Amidst the stream of hate directed against Israel it is easy to become desensitized to the daily incidents of bigotry, particularly the many that emanate from Europe. But when an elderly Jewish man and his daughter are attacked and hospitalized while attending a pro-Israel vigil in Hamburg one can’t help but feel a shiver. The rally in question was being held in solidarity with the three Israeli teenagers that have been kidnapped by Palestinian terrorists. But apparently even that was too much for some to tolerate and before long an aggressive counter-demonstration had gathered. What was it that they were seeking to counter exactly–the rescue of the boys?
One of the organizers of the vigil—who I will avoid naming here as he has previously had to receive police protection—recounted how the demonstrators knocked the 83-year-old man to the ground before then beginning to kick his daughter who was attempting to protect her father. A press release from the Hamburg for Israel network tells how the victim of the assault had to receive surgery and is still recovering in Hospital. Reportedly the attackers came from the somewhat appropriately named anti-globalization group ATTAC (Association for the Taxation of financial Transactions and Aid to Citizens), but what does any of that have to do with three Jewish boys kidnapped by Hamas?
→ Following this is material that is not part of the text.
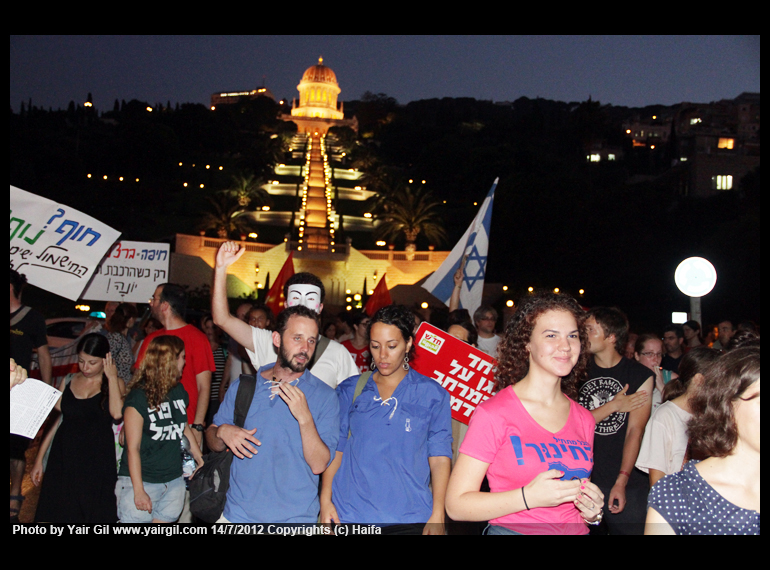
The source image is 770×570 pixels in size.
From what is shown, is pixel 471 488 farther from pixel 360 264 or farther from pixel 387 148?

Perhaps some of those on the demonstration would say that they oppose the IDF’s “heavy handed” efforts to rescue the boys, for some days now such agenda-driven complaints have been coming from the international NGO scene (the German ones among them included). Yet when Syria and Iraq are engulfed in one of the most brutal civil wars imaginable, when Egypt is locking away journalists and executing opponents of the military government en masse, it is simply grotesque that Europeans would point an accusatory finger at Israel, the one place where a stable liberal democracy is being held together, no thanks to the NGOs that seek to undermine it relentlessly.
In the case of Germany it seems memories must fade fast—or perhaps not. Given the prevalence of anti-Israel feeling in Germany one can’t help but wonder if this is part of some perverse attempt to turn the tables back on the Jews. After all in a survey from 2011 47 percent of Germans said that Israel is carrying out a war of extermination against the Palestinians. Can they actually believe this, or is it just convenient for some Germans to believe such things?
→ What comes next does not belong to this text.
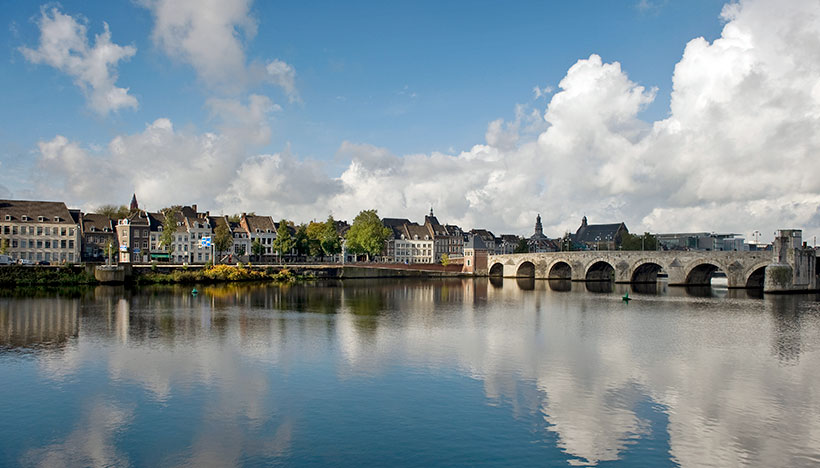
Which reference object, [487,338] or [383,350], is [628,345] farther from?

In recent years there have been a no shortage of anti-Jewish and anti-Israel incidents in Germany. It was only back in April that an Israeli man was set upon by a group of youths in Berlin, and in January the German newspaper Neue Osnabrucker Zeitung published an editorial claiming that Israel’s definition as a specifically Jewish state rendered it akin to “apartheid” and a “theocracy.” Then in February the president of the European Parliament, Martin Shulz, chose to not only address the Knesset in German but to harangue MKs on the preposterous charge that Israel restricts how much water it allows Palestinians; this at the same time that Assad was starving out Palestinians rebelling in Syria’s refugee camps. And it hardly seems worth dwelling on the ravings of Gunter Grass, formerly the left-wing conscience of Germany, now widely discredited by the revelations of his own Nazi past.
But what can hardly be ignored is that when traveling through the West Bank, so many projects have German sponsorship, and many of these have an activist or political agenda. Nor can one miss the German NGOs and staff members who are all too ready to pass judgment on Israel. With so few Jews left in Germany, it can almost seem as if some Germans have felt the need to follow the Jews all the way to the Middle East.
Reading about incidents like the violent attack in Hamburg it is difficult not to wonder whether many Germans still have an unhealthy relationship with Jewish matters. Europeans in general, and Germans in particular, have been all too quick to rush to condemn the Jewish state. Perhaps there really is no better way for distracting from past guilt than framing your victims for a similar crime.